Recopiez mot pour mot le passage de l'article sur les États-Unis et la Cour pénale internationale qui commence par « La loi visait » et se poursuit jusqu'à « inconditionnel à Israël. ».

* **Extrait de la page**
□ □ □
Les crimes de guerre n’ont jamais arrêté les États-Unis par le passé
Par Jonah Valdez, The Intercept, 21 novembre 2024
Texte original en anglais – [Traduction : Dominique Peschard ; révision : Martine Eloy]
Les É-U ont une longue tradition de protéger Israël (et eux-mêmes) des allégations de crimes de guerre – et de menacer La Haye.

En 2002, le président George W. Bush a signé la loi qui accordait au président des É-U le pouvoir d’envahir les Pays Bas – et n’importe quel autre endroit sur la Terre – afin de libérer un citoyen des É-U, ou d’un allié des É-U, détenu pour crime de guerre par la Cour pénale internationale basée à La Haye aux Pays Bas.
Bien qu’aucun président n’ait encore mis à exécution cette menace militaire, elle est un condensé du rapport des É-U avec l’institution internationale de justice. (Le président Biden, à l’époque où il était sénateur, s’était opposé à l’amendement autorisant l’invasion de La Haye mais avait en bout de ligne voté en faveur de l’adoption du projet de loi.)
La loi visait à écarter le spectre que des soldats étatsuniens puissent être jugés pour des atrocités commises dans le cadre de la naissante « guerre au terrorisme ». Mais l’horreur des États-Unis envers La Haye tire son origine dans leur politique de longue date de soutien inconditionnel à Israël.
Cette même année, Bush et son vis-à-vis Israélien, Ariel Sharon, ont retiré les signatures des É-U et d’Israël du Statut de Rome, le traité qui avait créé le CPI. L’opposition conjointe des É-U et d’Israël à toute tentative de la Cour de tenir Israël imputable de possible violation du droit international a depuis été sans faille.
Le jeudi 21 novembre 2024, la CPI a émis des mandats d’arrêt pour le premier ministre israélien Beyjamin Nétanyahou et l’ex-ministre de la défense, Yoav Gallant, alléguant que ces dirigeants ont intentionnellement bloqué l’entrée d’aide humanitaire à Gaza, ciblant des civils palestiniens, et qu’ils avaient ciblé des civils dans des frappes militaires à Gaza. La CPI a aussi émis un mandat pour le dirigeant du Hamas, Muhammad Deif, et révoqué ceux de deux dirigeants du Hamas tués par Israël, Ismail Haniyeh et Yahya Sinwar. Israël a aussi revendiqué avoir tué Deif.
□ □ □
* **Données brutes**
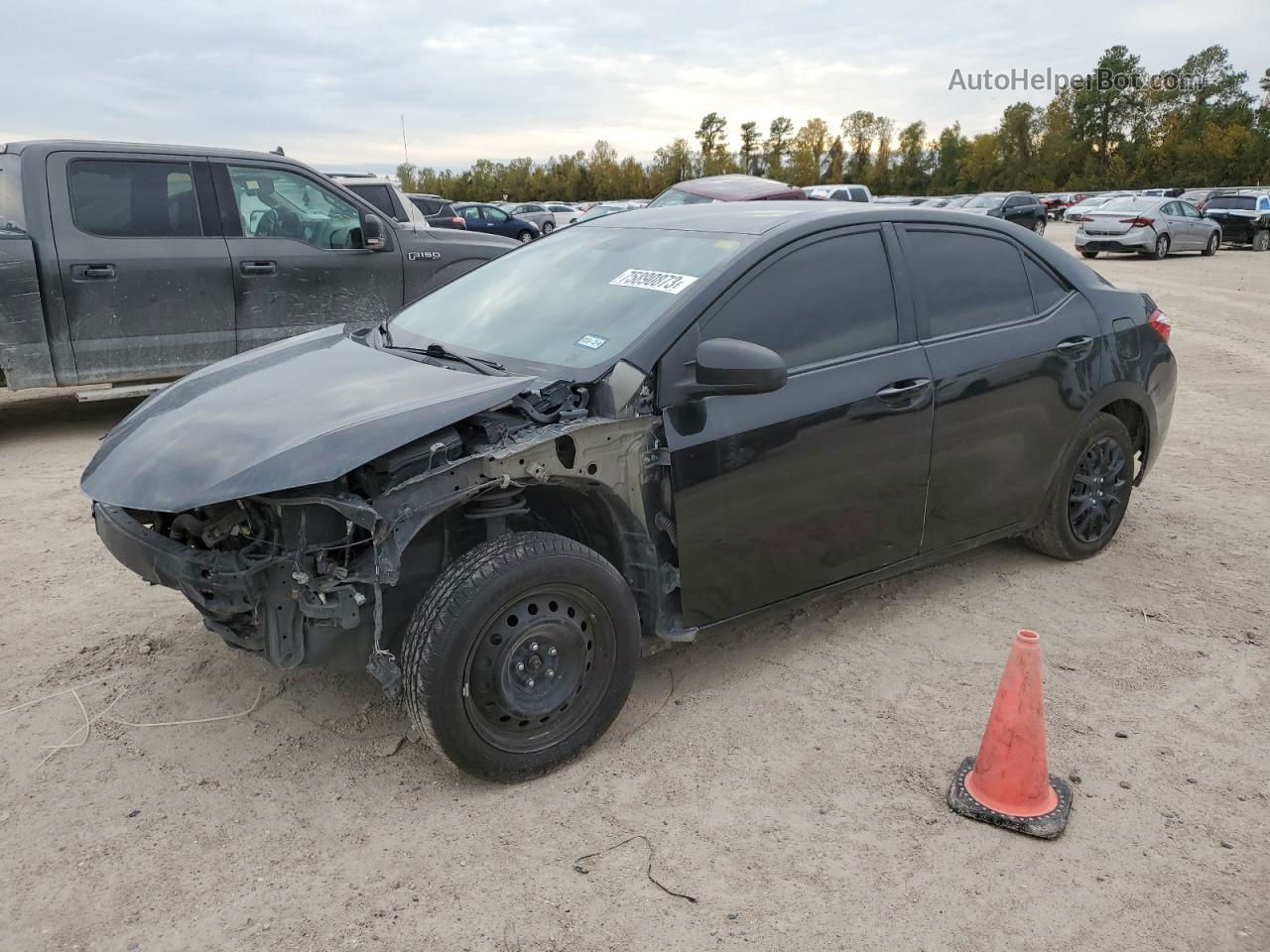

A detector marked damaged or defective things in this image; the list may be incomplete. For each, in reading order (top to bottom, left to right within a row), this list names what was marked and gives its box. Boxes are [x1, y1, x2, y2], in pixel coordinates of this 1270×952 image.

damaged black sedan [79, 202, 1175, 781]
□ □ □
* **Résultat obtenu**
La loi visait à écarter le spectre que des soldats étatsuniens puissent être jugés pour des atrocités commises dans le cadre de la naissante « guerre au terrorisme ». Mais l’horreur des États-Unis envers La Haye tire son origine dans leur politique de longue date de soutien inconditionnel à Israël.